Test de Returnal réalisé le 7 mai 2021 sur PlayStation 5 à partir d’une version fournie par l’éditeur. Dernière mise à jour de l’article le 20 février 2023.
- TPS | Roguelite
- Développé par Housemarque | Portage PC de Climax Studios | Édité par Sony Interactive Entertainment
- PlayStation 5 – 30 avril 2021
PC – 15 février 2023 - Entièrement localisé en français
- PEGI 16
- Toute l’actualité du jeu
Réalisé par Housemarque, spécialiste des jeux d’action (Resogun, Dead Nation, Super Stardust HD…), Returnal prend la forme d’un rogue-lite porté par la réalisation d’un AAA. Son gameplay étant orienté TPS, on se demande si le studio parvient à concilier ces mécaniques apparemment éloignées sur le spectre des genres.
Test de Returnal sur PlayStation 5
Le joueur incarne Selene, une spationaute prise au piège dans une boucle temporelle sur la planète hostile d’Atropos. Comprenant rapidement qu’elle ne peut quitter celle-ci, Selene met tout en œuvre pour briser ce cycle dont elle est victime.
Comment se manifeste l’aspect rogue-like de Returnal ?
Returnal fonctionne effectivement par cycles qui débutent au lancement d’une partie et qui prennent fin en cas d’échec ou d’extinction de la console. Housemarque ne propose aucune option de sauvegarde en cours de cycle, ni même de signet. Pour conserver la progression d’un run, la seule solution est de mettre la console en veille. Ce choix nous laisse dubitatif car les runs peuvent durer plusieurs heures. Il aurait été judicieux de proposer la possibilité de suspendre sa partie sans prendre la console en otage.
Mise à jour du 20 février 2023 | Depuis la rédaction du test, Housemarque a effective mis à jour Returnal pour ajouter la possibilité de suspendre une partie
Rogue-lite oblige, on amasse de nombreux objets au cours d’un run. Certains sont temporaires et on les perd à la fin du cycle : potions, armes etc. Tandis que d’autres s’obtiennent de façon permanente, dont le grappin, le tir secondaire ou l’épée par exemple. Avec ses niveaux à génération procédurale, Returnal propose à chaque fois une partie différente et, bien que l’on reconnaisse avec le temps certains endroits, Housemarque parvient tout de même à surprendre le joueur et ce même après plusieurs heures.
Quel est le degré de difficulté de Returnal ?

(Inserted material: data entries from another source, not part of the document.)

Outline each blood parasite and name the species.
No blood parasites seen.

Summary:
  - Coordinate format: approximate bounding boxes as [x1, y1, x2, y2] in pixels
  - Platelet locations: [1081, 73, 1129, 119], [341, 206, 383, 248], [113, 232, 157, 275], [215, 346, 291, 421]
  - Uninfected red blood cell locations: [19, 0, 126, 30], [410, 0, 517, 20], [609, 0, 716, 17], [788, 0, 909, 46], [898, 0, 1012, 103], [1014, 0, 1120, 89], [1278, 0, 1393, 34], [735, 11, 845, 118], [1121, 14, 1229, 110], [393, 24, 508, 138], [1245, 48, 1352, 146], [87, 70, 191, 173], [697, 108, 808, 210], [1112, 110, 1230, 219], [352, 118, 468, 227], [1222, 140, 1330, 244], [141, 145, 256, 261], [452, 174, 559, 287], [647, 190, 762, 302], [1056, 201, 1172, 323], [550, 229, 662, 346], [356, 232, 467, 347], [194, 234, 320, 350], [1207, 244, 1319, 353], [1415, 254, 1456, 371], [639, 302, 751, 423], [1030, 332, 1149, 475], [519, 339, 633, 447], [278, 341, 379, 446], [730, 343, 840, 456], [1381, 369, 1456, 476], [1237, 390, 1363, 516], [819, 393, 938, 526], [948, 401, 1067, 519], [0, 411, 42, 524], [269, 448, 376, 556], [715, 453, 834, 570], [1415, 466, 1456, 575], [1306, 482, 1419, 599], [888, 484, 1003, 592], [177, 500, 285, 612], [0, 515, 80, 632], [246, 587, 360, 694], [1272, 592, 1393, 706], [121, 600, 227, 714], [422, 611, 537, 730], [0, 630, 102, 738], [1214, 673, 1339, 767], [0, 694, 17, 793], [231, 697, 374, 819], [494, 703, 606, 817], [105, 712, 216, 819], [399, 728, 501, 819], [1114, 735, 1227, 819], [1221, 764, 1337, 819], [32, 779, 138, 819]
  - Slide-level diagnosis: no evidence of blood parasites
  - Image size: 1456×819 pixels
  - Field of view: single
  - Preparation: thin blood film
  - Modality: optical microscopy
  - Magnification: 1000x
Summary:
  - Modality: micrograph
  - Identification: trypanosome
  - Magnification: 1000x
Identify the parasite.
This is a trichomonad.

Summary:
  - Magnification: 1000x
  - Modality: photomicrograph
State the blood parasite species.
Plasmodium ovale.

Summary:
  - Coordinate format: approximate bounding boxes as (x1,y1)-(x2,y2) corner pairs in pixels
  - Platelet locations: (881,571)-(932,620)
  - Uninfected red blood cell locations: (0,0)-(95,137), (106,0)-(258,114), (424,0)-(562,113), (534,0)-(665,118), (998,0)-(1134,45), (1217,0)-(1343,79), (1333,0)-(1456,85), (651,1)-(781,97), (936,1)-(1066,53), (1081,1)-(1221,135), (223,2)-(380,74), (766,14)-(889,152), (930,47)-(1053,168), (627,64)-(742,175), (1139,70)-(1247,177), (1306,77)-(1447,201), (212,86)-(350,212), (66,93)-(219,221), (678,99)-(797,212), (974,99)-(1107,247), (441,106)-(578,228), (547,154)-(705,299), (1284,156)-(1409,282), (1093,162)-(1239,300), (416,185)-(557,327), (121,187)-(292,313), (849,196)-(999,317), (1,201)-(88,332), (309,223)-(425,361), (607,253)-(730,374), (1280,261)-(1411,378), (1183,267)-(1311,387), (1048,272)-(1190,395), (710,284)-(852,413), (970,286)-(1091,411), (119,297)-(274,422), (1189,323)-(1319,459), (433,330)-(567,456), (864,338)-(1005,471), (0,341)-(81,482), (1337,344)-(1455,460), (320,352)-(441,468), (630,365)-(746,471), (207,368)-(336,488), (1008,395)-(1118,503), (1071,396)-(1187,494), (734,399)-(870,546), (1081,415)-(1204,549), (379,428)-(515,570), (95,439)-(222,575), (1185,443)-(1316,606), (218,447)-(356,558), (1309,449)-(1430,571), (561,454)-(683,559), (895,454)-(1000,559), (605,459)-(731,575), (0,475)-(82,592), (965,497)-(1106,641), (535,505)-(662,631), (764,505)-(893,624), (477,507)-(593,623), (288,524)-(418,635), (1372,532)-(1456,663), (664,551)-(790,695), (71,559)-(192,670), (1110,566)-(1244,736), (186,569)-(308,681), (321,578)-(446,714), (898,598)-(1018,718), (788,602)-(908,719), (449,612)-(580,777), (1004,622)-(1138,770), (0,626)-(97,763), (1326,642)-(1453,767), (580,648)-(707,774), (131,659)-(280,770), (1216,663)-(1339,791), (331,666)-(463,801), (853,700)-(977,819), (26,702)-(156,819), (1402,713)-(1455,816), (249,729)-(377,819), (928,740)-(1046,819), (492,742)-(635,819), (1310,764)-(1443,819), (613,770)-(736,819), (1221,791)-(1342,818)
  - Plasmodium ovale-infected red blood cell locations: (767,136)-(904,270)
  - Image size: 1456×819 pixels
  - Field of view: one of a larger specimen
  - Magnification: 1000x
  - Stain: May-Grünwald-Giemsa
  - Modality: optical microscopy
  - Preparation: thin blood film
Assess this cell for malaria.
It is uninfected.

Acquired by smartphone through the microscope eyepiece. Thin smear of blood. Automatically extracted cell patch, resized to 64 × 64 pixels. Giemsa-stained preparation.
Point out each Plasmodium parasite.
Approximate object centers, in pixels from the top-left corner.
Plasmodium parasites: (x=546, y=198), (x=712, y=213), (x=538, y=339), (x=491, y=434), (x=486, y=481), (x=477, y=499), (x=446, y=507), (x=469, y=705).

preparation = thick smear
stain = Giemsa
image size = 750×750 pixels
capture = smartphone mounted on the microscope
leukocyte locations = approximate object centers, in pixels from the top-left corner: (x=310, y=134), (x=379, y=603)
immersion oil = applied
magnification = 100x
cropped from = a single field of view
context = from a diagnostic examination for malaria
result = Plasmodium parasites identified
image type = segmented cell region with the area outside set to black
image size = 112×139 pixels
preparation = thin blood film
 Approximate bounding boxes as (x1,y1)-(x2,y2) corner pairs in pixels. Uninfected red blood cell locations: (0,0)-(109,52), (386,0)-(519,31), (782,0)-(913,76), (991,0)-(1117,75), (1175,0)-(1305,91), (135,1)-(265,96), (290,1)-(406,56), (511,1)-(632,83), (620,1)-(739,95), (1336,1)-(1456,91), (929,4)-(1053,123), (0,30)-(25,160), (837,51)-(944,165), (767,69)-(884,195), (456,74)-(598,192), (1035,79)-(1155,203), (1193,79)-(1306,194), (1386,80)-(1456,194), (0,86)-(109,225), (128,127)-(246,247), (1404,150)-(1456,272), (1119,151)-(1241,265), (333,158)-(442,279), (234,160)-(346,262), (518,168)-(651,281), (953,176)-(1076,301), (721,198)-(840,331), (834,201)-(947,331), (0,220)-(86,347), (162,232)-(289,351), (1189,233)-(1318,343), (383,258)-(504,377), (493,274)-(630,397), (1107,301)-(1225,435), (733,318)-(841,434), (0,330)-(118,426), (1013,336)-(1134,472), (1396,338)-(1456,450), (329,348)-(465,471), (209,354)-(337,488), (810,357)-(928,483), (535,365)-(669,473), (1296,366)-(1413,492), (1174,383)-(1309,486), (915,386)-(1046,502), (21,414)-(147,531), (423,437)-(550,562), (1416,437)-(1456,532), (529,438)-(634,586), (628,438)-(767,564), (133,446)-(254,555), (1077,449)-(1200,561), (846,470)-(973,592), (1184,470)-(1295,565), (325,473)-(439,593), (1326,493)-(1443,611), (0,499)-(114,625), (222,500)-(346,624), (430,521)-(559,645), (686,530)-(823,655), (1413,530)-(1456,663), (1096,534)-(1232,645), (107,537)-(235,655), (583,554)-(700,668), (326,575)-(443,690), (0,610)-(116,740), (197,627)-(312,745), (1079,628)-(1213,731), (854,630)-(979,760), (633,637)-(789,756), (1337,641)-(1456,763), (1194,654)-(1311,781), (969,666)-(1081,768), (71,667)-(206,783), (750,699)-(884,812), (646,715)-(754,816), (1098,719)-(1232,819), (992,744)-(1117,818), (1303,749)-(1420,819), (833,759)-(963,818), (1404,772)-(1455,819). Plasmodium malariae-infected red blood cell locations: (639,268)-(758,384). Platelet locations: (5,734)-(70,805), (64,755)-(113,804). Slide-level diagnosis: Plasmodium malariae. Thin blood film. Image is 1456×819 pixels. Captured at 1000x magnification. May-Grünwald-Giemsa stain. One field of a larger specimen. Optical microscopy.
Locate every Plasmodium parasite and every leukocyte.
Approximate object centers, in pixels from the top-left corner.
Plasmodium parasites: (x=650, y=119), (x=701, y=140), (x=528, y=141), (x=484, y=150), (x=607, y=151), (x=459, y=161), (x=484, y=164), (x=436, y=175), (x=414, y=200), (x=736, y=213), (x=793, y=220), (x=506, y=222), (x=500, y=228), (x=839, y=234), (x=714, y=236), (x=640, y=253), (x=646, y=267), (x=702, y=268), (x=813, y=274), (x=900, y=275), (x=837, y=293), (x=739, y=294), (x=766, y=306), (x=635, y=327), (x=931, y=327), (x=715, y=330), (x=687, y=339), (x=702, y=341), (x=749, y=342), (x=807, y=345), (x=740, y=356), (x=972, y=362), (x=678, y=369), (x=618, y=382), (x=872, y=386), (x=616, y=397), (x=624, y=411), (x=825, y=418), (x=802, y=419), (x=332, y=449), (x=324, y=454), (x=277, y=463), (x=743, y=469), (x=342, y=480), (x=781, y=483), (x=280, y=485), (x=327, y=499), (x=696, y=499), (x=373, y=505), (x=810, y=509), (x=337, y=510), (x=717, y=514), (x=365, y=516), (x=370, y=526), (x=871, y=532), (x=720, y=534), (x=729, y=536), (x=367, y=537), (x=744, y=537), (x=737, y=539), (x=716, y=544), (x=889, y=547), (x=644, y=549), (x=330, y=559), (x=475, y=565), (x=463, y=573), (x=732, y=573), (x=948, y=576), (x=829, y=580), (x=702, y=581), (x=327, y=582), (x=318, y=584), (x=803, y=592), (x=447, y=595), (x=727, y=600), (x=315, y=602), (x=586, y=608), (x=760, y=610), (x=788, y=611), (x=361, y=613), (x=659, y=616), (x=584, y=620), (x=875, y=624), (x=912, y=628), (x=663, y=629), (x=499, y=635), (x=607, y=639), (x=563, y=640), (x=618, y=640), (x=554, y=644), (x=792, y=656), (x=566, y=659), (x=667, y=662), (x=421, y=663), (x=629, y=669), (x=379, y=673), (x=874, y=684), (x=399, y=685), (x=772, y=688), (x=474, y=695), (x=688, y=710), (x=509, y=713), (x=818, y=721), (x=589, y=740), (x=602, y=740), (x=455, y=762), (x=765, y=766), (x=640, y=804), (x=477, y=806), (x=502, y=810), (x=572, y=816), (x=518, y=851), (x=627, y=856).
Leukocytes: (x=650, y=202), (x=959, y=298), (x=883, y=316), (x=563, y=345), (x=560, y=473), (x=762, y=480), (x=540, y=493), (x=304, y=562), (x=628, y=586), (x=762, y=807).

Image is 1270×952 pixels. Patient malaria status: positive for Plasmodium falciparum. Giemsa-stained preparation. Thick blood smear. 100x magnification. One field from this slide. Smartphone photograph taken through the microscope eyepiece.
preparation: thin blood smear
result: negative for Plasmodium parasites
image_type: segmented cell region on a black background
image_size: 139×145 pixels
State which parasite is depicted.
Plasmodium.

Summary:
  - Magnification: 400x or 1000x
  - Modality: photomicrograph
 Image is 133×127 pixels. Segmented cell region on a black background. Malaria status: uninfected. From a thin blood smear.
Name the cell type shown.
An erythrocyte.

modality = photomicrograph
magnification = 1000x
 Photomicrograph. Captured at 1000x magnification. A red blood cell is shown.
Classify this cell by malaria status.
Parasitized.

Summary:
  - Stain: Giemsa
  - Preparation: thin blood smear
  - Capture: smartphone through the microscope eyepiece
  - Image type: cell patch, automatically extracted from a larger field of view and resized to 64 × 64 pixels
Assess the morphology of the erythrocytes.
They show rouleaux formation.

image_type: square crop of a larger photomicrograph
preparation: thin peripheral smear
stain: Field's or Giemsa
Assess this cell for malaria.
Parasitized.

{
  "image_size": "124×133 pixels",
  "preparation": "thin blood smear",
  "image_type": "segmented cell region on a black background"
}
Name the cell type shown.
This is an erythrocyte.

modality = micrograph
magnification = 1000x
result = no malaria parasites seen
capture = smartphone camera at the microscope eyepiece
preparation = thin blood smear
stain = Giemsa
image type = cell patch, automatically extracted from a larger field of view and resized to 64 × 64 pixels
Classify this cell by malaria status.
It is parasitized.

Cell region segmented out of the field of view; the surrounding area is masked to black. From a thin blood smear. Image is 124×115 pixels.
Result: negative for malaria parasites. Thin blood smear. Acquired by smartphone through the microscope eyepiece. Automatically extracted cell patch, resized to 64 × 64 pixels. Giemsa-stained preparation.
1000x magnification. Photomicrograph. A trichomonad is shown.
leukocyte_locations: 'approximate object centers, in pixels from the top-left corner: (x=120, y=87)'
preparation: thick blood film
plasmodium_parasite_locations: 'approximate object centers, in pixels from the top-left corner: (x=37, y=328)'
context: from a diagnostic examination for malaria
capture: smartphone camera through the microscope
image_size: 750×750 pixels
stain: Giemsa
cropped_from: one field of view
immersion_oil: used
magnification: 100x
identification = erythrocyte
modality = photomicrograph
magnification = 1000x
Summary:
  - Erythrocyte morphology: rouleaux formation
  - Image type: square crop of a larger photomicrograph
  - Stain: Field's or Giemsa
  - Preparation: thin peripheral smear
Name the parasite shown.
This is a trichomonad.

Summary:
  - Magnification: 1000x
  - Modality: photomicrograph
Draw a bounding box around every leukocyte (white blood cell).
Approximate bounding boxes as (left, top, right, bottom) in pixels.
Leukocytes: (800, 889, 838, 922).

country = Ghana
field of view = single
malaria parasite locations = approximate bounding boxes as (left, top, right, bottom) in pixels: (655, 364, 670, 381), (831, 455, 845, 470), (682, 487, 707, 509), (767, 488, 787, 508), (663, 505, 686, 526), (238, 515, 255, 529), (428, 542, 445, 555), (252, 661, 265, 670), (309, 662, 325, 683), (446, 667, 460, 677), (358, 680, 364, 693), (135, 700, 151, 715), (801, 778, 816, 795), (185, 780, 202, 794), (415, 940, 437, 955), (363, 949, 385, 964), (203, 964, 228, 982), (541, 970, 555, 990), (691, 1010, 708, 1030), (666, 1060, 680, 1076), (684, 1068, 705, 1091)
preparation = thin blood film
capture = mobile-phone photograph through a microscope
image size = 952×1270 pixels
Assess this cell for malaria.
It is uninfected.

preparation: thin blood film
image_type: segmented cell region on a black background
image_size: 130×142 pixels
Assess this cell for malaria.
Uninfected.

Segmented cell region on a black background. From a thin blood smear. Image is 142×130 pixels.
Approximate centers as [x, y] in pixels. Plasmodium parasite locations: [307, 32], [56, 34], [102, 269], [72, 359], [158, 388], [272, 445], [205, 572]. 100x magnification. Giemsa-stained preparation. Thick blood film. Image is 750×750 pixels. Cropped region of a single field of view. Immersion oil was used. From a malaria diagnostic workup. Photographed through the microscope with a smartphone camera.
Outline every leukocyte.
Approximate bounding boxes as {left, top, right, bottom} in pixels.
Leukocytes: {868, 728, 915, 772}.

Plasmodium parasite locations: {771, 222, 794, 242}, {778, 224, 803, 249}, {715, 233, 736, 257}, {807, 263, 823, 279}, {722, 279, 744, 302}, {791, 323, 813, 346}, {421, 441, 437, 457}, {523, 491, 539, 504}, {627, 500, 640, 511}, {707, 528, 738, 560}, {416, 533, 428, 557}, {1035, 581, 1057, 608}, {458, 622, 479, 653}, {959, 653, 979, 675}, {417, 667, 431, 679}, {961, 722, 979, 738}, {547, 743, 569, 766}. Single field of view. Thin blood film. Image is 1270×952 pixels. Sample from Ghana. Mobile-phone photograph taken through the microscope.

Le studio met en garde dès le premier écran. Returnal est, comme un chacun le sait, un jeu extrêmement exigeant. On y meurt évidemment très souvent mais la marge de progression est calibrée de sorte que l’on assimile les rouages du gameplay au fil des runs. On apprend à utiliser le décor à notre avantage, on comprend les motifs d’attaques ennemis et le sentiment d’évolution est palpable. Par ailleurs, dès lors que l’on saisit que la clé de la survie réside dans le mouvement, Returnal paraît tout de suite plus facile.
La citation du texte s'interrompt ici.